◆ Texto fornecido:
LAOS – SABORES E ESPIRITUALIDADE

Acredito que viajar não é somente colecionar carimbos no passaporte ou fotos em álbuns na 'nuvem'. Aprendi com minhas mentoras neste assunto que viajar é sair do conforto do nosso 'mundo' para experimentar o novo e voltar um pouquinho diferente a cada nova experiência.

Para isto é necessário despir-se dos nossos hábitos e manias do dia a dia tornando assim possível entender o novo e aprender com ele.

Parte do meu trabalho é acompanhar grupos de viagem, os Grupos Amigos a Bordo, função que desempenho com muito prazer e carinho! Proponho aqui que embarquem nesta viagem comigo aprendendo e experimentando cada novo destino juntos. Espero conseguir trazer a cada nova viagem uma experiência nova, um costume, um sabor diferente para dividir com vocês. Como primeiro destino compartilho um local surpreendente, meio mágico. Laos é um pequeno país espremido entre a China e a Tailândia, que já fez parte do poderoso Império Khmer e já foi parte do protetorado francês na Indochina até 1949 quando se tornou independente.

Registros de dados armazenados
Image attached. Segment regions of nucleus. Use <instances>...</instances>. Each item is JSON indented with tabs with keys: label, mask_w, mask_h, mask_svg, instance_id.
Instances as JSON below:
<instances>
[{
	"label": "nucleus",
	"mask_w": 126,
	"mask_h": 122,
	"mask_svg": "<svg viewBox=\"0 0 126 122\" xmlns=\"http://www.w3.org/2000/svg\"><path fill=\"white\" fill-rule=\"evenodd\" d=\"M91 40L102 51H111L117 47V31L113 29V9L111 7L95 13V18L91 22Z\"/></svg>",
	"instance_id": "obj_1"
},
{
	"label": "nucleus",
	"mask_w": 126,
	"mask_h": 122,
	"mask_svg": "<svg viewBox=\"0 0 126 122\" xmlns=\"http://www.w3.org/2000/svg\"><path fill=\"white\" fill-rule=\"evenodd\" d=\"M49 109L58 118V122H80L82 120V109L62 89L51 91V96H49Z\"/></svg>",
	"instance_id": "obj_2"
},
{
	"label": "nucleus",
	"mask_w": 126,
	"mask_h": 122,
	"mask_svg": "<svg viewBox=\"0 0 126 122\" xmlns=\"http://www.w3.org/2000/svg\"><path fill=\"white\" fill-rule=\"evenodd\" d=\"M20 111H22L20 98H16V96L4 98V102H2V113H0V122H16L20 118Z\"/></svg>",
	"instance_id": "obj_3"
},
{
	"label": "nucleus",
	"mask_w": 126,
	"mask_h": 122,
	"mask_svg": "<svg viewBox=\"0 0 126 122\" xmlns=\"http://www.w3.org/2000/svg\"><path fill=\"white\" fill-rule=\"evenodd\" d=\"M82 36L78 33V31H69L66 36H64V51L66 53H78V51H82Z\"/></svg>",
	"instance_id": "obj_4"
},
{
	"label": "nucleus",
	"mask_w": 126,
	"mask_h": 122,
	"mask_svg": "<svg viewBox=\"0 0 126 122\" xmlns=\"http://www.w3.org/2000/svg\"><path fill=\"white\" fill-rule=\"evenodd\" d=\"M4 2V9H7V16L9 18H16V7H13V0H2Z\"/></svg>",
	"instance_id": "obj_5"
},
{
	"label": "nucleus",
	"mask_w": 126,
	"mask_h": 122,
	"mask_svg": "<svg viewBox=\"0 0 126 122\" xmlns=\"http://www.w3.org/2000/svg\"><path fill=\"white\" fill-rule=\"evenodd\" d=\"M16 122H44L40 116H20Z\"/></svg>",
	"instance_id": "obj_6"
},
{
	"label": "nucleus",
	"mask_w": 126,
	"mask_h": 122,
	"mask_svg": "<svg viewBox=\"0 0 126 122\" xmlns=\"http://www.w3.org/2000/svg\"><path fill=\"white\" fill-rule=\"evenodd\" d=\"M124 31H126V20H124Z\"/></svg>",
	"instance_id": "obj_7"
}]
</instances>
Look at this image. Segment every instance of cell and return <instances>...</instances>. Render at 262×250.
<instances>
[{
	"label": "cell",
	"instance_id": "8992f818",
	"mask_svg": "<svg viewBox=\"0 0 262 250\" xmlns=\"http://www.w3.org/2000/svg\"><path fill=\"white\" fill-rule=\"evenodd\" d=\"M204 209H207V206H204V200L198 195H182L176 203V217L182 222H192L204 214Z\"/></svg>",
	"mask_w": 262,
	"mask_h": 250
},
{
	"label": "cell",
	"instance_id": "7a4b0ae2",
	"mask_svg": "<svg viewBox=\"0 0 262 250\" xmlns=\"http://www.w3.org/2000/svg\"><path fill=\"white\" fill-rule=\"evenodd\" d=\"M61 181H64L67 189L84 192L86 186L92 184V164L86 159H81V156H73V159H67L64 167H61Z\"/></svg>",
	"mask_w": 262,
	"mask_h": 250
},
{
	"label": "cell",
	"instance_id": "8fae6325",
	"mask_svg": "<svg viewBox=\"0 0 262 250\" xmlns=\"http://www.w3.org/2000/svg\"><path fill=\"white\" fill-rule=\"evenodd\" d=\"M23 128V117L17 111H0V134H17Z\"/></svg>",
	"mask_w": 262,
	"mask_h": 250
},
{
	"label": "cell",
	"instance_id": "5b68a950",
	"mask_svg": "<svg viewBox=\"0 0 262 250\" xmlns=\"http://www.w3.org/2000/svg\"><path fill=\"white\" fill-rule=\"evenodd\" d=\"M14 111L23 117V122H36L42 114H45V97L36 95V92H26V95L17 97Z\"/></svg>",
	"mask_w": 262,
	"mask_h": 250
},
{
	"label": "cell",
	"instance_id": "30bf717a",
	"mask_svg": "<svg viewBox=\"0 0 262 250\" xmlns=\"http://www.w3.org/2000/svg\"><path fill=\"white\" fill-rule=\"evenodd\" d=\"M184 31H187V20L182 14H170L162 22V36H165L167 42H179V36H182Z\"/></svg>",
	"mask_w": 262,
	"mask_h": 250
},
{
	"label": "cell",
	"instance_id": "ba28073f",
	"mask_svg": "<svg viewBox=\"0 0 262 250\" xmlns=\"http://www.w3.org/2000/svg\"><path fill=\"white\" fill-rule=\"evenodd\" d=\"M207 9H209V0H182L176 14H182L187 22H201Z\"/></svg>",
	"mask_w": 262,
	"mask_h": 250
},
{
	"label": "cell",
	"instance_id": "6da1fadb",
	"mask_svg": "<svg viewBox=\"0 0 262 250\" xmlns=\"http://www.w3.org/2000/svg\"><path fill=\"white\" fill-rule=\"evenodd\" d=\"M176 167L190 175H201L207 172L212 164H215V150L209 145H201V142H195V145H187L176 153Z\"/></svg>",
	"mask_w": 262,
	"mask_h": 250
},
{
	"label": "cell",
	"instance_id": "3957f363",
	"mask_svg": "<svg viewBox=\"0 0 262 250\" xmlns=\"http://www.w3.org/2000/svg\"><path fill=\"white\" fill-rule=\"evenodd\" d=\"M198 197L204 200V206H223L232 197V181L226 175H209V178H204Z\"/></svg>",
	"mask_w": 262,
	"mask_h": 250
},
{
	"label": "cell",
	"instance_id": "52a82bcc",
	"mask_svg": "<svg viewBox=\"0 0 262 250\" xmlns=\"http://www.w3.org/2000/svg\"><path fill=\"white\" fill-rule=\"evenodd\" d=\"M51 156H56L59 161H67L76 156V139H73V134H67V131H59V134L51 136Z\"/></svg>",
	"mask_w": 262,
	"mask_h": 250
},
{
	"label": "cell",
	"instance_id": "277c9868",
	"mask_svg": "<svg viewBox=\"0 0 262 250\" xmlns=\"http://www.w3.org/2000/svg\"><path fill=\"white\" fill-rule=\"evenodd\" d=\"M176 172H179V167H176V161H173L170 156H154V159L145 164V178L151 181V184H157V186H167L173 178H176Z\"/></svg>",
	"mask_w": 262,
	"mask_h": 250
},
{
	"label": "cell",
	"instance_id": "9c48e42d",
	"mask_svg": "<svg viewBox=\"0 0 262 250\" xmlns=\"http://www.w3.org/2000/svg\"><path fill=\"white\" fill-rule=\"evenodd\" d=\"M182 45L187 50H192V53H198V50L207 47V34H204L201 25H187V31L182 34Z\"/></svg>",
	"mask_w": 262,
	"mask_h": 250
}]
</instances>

◆ Exercício:
Atualize o texto sobre o Laos: reescreva tudo desde "LAOS – SABORES" até "aprender com ele.", trocando "passaporte" por "documento".

◆ Resposta:
LAOS – SABORES E ESPIRITUALIDADE

Acredito que viajar não é somente colecionar carimbos no documento ou fotos em álbuns na 'nuvem'. Aprendi com minhas mentoras neste assunto que viajar é sair do conforto do nosso 'mundo' para experimentar o novo e voltar um pouquinho diferente a cada nova experiência.

Para isto é necessário despir-se dos nossos hábitos e manias do dia a dia tornando assim possível entender o novo e aprender com ele.